The historical progression is predictable enough that Jim is comfortable claiming that the next economic crisis we face will be bigger than the ability of the Federal Reserve (and the other world central banks) to contain it. And that such a calamity will happen within the next five years:
Chris Martenson: As you look forward the next three years what do you see coming? Are you predicting or seeing that this game changes to a new phase, The Death of Money? Is that coming in the next three year window? Or do you use this playing out over a longer timeframe?
Jim Rickards: No, I think three years is about right. I mean, it's not necessarily going to be tomorrow. It could be tomorrow, by the way, the system is unstable enough. But it doesn't mean we are going to get that catalyst tomorrow. But this is not a ten year forecast. I mean, I do not think we are going to make it ten years. I think three to five years is about the right timeframe, maybe shorter.
But the reason for that, again, it is scientifically based in terms of the scale of the system. And by the way, go back and look at these crises. They come particularly fast. Memories are very short. I think we are all fighting with what I call the 2-second attention span.
On October 19, 1987 the stock market lost 22% of its value in one day. Today, that would be a 3,200 point drop in one day. In 1994 we had the Mexican Peso crisis. In 1998, the Long Term Capital Management crisis. And I was involved in that, by the way. I was the general council of Long Term Capital Management. I negotiated that bailout and I know how close the world came to complete economic collapse. In other words, every stock and bond market in the world would have been closed on September 29, 1998 if we had not finished that bailout the day before. That is how close we came. Just because it did not happen, people kind of forgot about it and think it was a small event. But trust me, I was there. That was a very near catastrophe. In 2000 we had the dot-com collapse, NASDAQ dropped eighty percent. 2007 the housing market collapsed. 2008 the Lehman Brothers panic.
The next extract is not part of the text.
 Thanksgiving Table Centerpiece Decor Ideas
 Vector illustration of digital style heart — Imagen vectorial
So these things keep happening; but here is the problem, Chris: the Fed has printed almost four trillion dollars to put out the fire from 2008. What is going to happen if we have a liquidity crisis next month or next year? They are at the limit of their balance sheet. They are already insolvent on a mark-to-market basis. And again, that is not guesswork. I actually was told that by a member of the Federal Open Market Committee. They are leveraged 80-to-1. They cannot do more. They cannot print another four or eight trillion. They are at the limit of confidence. They are not at the legal limit, by the way. Legally they can do it but they are at the limit of what people will really trust, or before the Congress would intervene.
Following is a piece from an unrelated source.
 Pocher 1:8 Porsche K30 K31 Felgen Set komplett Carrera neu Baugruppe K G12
So the next crisis is going to be bigger than the Fed. It is like they build a five foot sea wall and here comes a forty foot tsunami. There is only one clean balance sheet left in the world and that is the IMF. So the only way you are only going to reliquify the world in the next liquidity crisis is by the IMF printing their world money, these Special Drawing Rights or SDRs, and that is going to be the end of the dollar as a global reserve currency. Because if the IMF is going to print SDRs to reliquify the world they are going to need permission from China and Russia and other members of the IMF. The US has a big voice at the IMF but we do not control it. And so that really is going to be the end of the dollar right there. We may still have dollars — in fact we will — but it will be a local currency like the Mexican peso or Turkish lira. It will just be walking around money. But it will not be used for the important things in the international monetary system. This you can actually see coming. You can see these developments coming.
Chris Martenson: It has always been my perception that the IMF is a little bit of a US-centric organization, if not a lot. You think China would really go along with that?
Jim Rickards: I think China would favor it because the alternative is perpetuation of dollar hegemony. It would almost be to say that, no matter what the United States does, no matter how much we print, what deficits we run, what trade deficits we run, no matter how reckless we are, we can always print our way out of it. And there is a limit to that. So China would actually like to see SDRs. There is a lot of talk about; China making their currency a global reserve currency, being one. That is not even close. They are very, very far away from that. They do not want that because they would have to open their capital account. They would lose control. But they would not mind seeing the SDR as a global reserve currency. They just do not want the dollar. But they are stuck with dollars for the time being but the next panic when the IMF has to use SDRs to reliquefy the world; I think China is going to have a big voice in that. You can say it is US-centric but the problem with the US is that the Treasury and the White House want a weak dollar.
I mean, what good does it do you when your own country wants to trash the currency? What happened to the strong dollar policy? It's over now and we're in the currency wars. That is going to lead to a collapse and ultimately we are going to see either gold or the SDRs the new store of value on a worldwide basis.